My professional experience spans over a decade, during which I have held Technical and Management Positions. Notably, I served as the National Reference Laboratory Division Manager at Rwanda Biomedical Center, where I held senior positions. In this role, I was responsible for overseeing diagnostics and management of reference laboratory division and medical device performance evaluation procedures, providing technical reports to the Ministry of Health, and guiding diagnostic algorithm decisions for equipment and IVDs in the country. My areas of expertise include Research, Training, Mentorship, supervision, diagnostics, Field epidemiology, and public health mostly touching the big three diseases such as HIV, TB, Malaria and other blood borne pathogens including regulatory procedure for medical devices per world health organization guidelines. I have published scholarly articles on these topics with over 35 Publications in PubMed and Medline and google scholar.

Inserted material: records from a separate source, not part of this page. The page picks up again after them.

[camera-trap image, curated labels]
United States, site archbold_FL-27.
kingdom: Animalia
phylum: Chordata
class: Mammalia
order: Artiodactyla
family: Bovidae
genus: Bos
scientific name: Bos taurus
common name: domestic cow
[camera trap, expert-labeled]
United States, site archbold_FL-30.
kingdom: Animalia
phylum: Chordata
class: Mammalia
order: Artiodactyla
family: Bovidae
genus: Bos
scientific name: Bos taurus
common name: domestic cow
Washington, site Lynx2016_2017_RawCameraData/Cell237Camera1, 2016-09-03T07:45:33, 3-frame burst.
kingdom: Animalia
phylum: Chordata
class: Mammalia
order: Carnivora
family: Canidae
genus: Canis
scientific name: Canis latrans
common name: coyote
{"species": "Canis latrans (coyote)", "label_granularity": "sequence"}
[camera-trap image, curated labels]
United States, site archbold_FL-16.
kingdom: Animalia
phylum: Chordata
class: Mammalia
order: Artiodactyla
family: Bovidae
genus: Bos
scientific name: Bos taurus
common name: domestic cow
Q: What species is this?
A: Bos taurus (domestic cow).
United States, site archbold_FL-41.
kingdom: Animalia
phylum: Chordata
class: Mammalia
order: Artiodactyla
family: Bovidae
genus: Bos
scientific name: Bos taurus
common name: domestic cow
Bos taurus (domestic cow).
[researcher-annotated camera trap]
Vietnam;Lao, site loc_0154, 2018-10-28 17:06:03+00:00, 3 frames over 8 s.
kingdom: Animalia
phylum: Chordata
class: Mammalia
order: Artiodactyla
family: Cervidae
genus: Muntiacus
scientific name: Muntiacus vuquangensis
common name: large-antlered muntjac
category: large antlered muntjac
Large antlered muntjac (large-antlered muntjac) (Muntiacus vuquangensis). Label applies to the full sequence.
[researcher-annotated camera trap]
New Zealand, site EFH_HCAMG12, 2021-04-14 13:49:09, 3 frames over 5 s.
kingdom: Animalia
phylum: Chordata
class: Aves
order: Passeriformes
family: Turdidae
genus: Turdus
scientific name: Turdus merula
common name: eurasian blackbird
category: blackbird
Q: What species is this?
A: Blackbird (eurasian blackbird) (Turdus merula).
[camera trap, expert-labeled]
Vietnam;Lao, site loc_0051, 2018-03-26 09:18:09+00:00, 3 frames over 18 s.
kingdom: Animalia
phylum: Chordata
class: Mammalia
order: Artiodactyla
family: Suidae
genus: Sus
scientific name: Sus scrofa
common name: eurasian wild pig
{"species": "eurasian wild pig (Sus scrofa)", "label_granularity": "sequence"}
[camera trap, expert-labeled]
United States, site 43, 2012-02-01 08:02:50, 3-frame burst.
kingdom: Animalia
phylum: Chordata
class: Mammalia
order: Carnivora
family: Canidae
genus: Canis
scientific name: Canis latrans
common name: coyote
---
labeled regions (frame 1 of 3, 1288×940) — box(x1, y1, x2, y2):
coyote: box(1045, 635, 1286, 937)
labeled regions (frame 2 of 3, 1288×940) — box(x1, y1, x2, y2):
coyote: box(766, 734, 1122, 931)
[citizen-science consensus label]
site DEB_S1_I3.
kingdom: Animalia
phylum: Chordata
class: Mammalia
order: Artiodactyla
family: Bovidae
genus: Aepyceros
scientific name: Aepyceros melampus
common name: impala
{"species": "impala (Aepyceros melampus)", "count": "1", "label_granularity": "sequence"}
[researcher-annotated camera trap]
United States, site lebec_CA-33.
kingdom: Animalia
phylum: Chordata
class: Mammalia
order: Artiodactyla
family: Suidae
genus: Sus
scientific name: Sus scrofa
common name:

In June 2021, I joined Rwanda Food and Drugs Authority as the Medical Device and IVDs Assessment and Registration Analyst. In this role, I’m responsible for various tasks, registering medical devices and IVDs, developing and validating regulations, guidelines, and SOPs for full assessment, abridged, reliance, and recognition pathways, including developing strategies to quickly register devices on market in Rwanda. Additionally, I actively participate in various technical committees, including the clinical trial safety committee, Peer review committee for cosmetics and household chemicals, and the committee for good manufacturing practice at Rwanda FDA.